Mistral, OpenAI, Google, Microsoft et Meta ont tout cela en interne depuis longtemps. Une PME française de quarante salariés, non.
C'est, en quelques lignes, le décor que la régulation européenne sur l'intelligence artificielle installe à partir de cette date. Le règlement (UE) 2024/1689, adopté le 13 juin 2024, est entré en vigueur le 1er août 2024. Ses principales obligations, qui concernent les systèmes d'IA à haut risque, deviennent pleinement contraignantes le 2 août 2026 — soit dans moins de trois mois. Le débat public continue, comme depuis deux ans, à se concentrer sur le contenu philosophique du texte. Il évite presque entièrement la question de ses effets distributifs. Il aurait pourtant mérité que Bastiat soit relu.
L'événement
Le règlement classe les systèmes d'IA en quatre catégories de risque. Les systèmes à risque inacceptable (notation sociale, manipulation cognitive, catégorisation biométrique des personnes physiques pour caractéristiques sensibles) sont interdits depuis février 2025. Les systèmes à risque limité (chatbots, contenus générés par IA) font l'objet d'obligations d'information, plus légères. Les systèmes à risque minimal (filtres anti-spam, jeux vidéo) sont libres.
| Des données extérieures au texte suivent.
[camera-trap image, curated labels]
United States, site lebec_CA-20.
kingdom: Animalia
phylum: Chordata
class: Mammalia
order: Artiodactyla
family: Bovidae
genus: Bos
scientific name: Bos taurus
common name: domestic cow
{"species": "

Au cœur du texte : la catégorie des systèmes à haut risque. Elle vise des cas d'usage très précis — la biométrie, les infrastructures critiques, l'éducation, l'emploi (recrutement, gestion des employés, accès à la formation), l'accès aux services privés essentiels (crédit, assurance), l'application de la loi, la migration et le contrôle aux frontières, l'administration de la justice, les processus démocratiques, les dispositifs médicaux. Pour ces systèmes, le règlement impose un régime complet : système de gestion des risques, gouvernance des données, documentation technique, traçabilité, transparence et information des utilisateurs, surveillance humaine, robustesse, exactitude, cybersécurité.
Le 2 août 2026 marque la date à laquelle l'ensemble de ce régime devient opposable aux entreprises qui développent ou déploient des systèmes haut risque déjà identifiés. Le 2 août 2027, ce régime s'étendra aux systèmes haut risque incorporés dans des produits déjà réglementés (jouets, dispositifs médicaux, machines). En cas de non-conformité, l'article 99 du règlement prévoit des sanctions à trois niveaux : trente-cinq millions d'euros ou sept pour cent du chiffre d'affaires mondial pour les manquements les plus graves, quinze millions ou trois pour cent pour les autres, sept millions ou un pour cent pour la fourniture d'informations inexactes aux autorités. C'est l'un des régimes de sanctions les plus sévères de l'histoire réglementaire européenne — comparable au RGPD, supérieur à la plupart des sanctions financières.
Le calcul concret
Pour comprendre l'effet distributif du dispositif, il faut faire un calcul que personne ne fait publiquement. Mettre un système d'IA en conformité avec les exigences du règlement coûte une certaine somme. Cette somme se compose principalement de coûts fixes : un consultant juridique pour interpréter les obligations, un consultant technique pour produire la documentation, un système de gestion des risques à intégrer dans le développement, des audits internes, le cas échéant un audit externe. À cela s'ajoutent des coûts variables modestes (mise à jour de la documentation au fil des versions du modèle).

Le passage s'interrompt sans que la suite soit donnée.